• _EXERCISE MATERIALS_

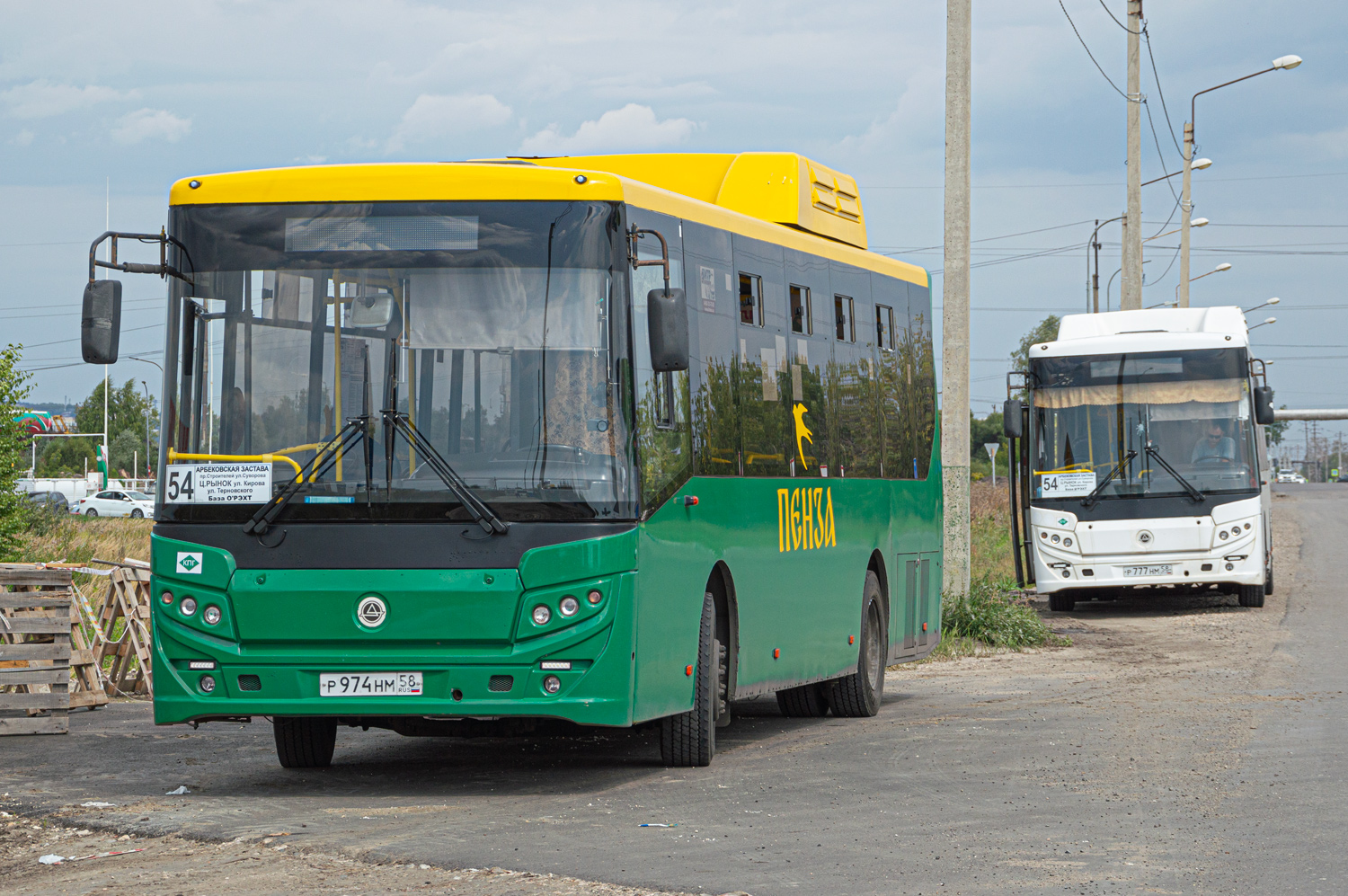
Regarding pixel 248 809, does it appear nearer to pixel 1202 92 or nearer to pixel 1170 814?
pixel 1170 814

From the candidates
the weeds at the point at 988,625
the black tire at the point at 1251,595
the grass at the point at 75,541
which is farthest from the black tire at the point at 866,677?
the grass at the point at 75,541

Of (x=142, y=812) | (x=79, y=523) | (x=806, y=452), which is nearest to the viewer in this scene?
(x=142, y=812)

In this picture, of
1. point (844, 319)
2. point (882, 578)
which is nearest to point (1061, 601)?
point (882, 578)

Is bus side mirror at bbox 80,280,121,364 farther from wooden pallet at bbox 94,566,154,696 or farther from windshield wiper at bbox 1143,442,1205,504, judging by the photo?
windshield wiper at bbox 1143,442,1205,504

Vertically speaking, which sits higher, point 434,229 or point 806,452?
point 434,229

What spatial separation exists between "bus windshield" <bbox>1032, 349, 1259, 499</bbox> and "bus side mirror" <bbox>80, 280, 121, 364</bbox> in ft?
54.1

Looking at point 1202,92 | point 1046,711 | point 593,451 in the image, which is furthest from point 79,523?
point 1202,92

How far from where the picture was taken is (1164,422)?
23578mm

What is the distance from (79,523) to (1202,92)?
3133cm

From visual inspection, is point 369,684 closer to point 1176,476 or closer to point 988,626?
point 988,626

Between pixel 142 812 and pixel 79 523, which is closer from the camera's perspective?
pixel 142 812

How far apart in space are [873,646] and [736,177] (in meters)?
3.80

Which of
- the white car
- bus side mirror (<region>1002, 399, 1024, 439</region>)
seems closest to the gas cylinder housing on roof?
bus side mirror (<region>1002, 399, 1024, 439</region>)

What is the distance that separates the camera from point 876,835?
326 inches
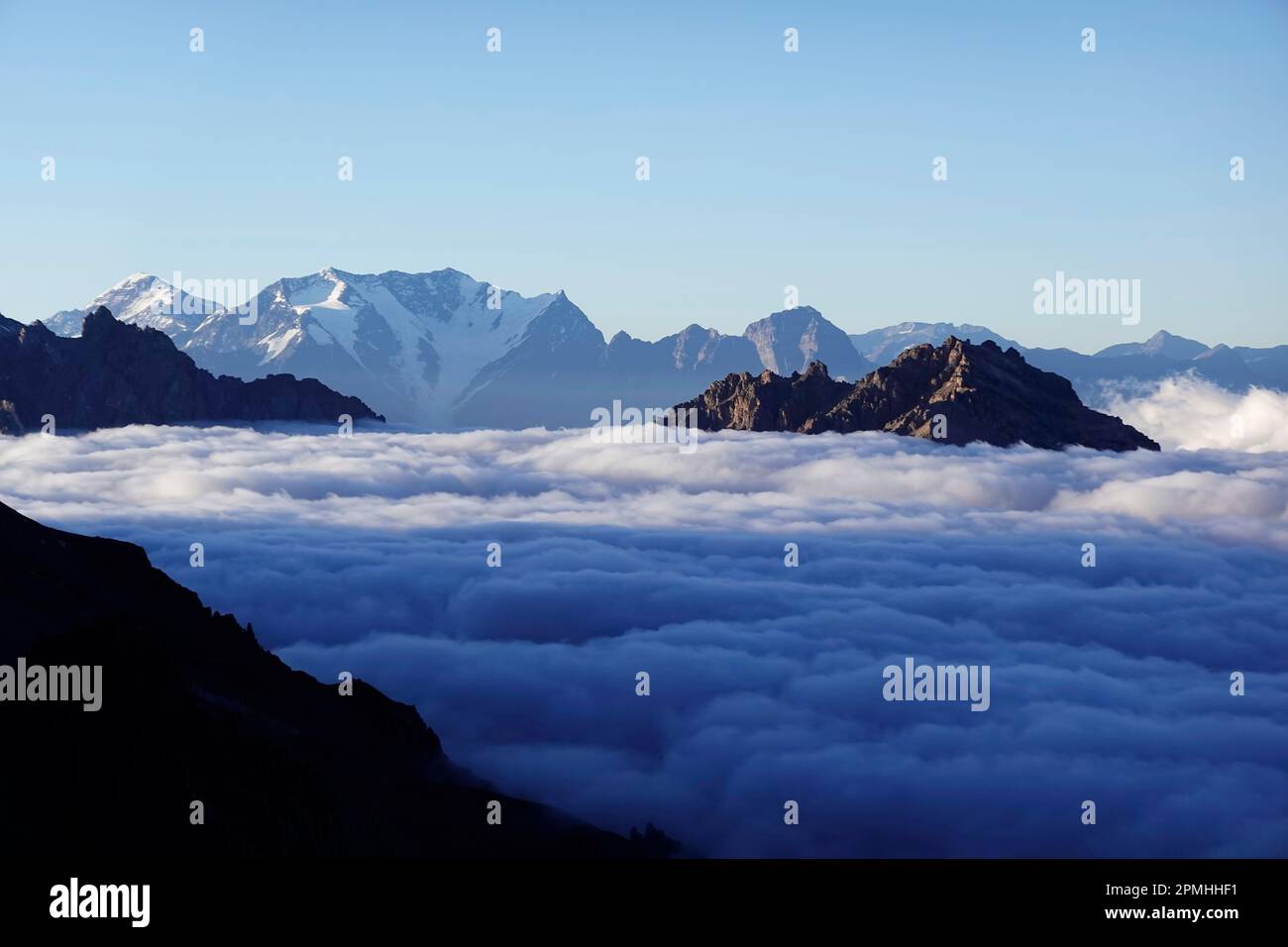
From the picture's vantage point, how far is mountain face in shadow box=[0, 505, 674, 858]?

• _WHAT THE TASK ASKS_
Return the material verbatim from the line containing "Between pixel 142" through the end of the material, including both ends. Leave out the pictures.

• _ANSWER BELOW_
Between pixel 142 812 and pixel 79 523, which is closer from the camera's perspective?
pixel 142 812

How far apart in space are [873,646] and [736,177] (in meters)?
3.80

Which of
- the white car
- bus side mirror (<region>1002, 399, 1024, 439</region>)
seems closest to the gas cylinder housing on roof?
bus side mirror (<region>1002, 399, 1024, 439</region>)

What is the distance that separates the camera from point 876,835?
326 inches
From the picture's vantage point, how far is mountain face in shadow box=[0, 505, 674, 858]?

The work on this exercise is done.